**Objective:** Locate each line in the records below that contains the word "building" and copy those lines out. Treat uppercase and lowercase letters as different.

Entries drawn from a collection
* start *

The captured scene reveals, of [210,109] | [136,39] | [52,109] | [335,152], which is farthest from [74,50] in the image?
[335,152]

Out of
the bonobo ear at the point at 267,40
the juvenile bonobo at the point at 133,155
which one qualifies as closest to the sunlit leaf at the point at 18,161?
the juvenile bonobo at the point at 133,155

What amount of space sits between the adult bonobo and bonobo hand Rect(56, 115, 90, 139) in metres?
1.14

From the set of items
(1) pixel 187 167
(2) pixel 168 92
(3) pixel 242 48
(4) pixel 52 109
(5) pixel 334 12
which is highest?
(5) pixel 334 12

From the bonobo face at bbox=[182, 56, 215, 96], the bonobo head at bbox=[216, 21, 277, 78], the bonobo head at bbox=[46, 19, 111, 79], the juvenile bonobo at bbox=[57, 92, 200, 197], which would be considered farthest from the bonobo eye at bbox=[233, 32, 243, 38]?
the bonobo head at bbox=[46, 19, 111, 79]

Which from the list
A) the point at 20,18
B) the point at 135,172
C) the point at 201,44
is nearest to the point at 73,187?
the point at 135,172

* end *
* start *

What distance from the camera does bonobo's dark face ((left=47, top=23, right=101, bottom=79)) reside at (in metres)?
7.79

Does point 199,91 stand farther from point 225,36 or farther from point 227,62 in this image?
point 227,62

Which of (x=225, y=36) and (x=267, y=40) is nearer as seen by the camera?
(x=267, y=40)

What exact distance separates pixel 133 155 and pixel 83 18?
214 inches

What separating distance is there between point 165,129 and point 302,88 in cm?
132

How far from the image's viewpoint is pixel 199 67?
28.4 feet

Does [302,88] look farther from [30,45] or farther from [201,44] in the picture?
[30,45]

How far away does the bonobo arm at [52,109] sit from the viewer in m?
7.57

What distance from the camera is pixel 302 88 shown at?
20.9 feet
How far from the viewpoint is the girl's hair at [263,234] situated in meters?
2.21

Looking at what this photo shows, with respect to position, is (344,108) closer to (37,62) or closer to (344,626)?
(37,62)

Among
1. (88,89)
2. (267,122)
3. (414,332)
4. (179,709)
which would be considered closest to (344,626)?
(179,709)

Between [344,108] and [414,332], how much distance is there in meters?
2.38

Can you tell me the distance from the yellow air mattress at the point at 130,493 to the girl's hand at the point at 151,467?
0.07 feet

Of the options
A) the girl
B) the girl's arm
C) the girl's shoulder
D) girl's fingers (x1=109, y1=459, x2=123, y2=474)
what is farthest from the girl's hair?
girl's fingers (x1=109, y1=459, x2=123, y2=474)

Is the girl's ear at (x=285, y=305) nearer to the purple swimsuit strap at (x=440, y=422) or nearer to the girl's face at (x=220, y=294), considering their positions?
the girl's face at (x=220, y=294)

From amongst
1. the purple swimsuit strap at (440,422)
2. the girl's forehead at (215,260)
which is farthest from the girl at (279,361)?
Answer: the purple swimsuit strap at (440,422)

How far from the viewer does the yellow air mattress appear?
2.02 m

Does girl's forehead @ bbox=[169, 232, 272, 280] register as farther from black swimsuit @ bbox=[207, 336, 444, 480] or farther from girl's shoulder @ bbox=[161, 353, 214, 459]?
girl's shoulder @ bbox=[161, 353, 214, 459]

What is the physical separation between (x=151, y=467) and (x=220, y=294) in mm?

* end *
* start *

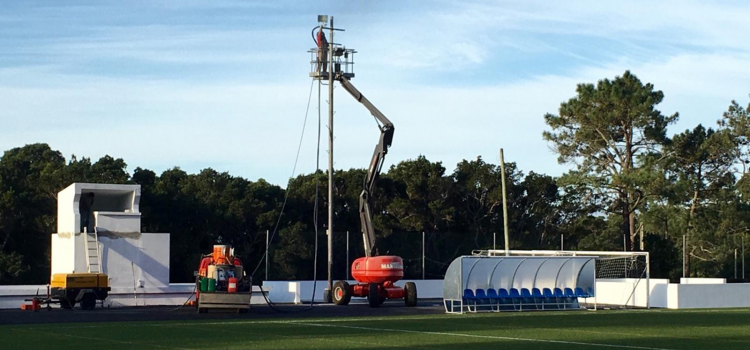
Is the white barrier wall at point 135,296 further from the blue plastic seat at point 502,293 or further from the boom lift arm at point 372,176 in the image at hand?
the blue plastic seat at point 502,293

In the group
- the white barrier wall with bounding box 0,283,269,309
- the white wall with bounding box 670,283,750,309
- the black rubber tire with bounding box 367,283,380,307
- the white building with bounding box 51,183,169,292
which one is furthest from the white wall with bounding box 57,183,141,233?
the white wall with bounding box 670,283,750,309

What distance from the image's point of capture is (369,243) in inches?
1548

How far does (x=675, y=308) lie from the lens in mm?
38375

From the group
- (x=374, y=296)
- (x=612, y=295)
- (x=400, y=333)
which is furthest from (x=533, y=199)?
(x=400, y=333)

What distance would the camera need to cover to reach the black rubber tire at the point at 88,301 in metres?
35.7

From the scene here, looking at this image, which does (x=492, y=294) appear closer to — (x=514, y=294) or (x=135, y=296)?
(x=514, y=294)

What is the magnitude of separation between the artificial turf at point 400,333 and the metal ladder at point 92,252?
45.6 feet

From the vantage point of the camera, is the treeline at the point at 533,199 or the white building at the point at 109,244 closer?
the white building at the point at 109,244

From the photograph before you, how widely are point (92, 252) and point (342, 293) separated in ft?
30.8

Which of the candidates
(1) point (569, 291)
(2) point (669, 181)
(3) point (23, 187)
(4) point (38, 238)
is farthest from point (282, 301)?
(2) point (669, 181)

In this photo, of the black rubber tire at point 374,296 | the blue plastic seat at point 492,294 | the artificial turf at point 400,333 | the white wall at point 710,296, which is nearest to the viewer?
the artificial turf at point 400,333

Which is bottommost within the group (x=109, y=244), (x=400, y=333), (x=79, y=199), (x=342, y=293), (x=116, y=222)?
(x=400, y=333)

* end *

**Solved exercise:**
- the white building with bounding box 51,183,169,292
From the vantage point of the camera, is the treeline at the point at 533,199 or the white building at the point at 109,244 closer?
the white building at the point at 109,244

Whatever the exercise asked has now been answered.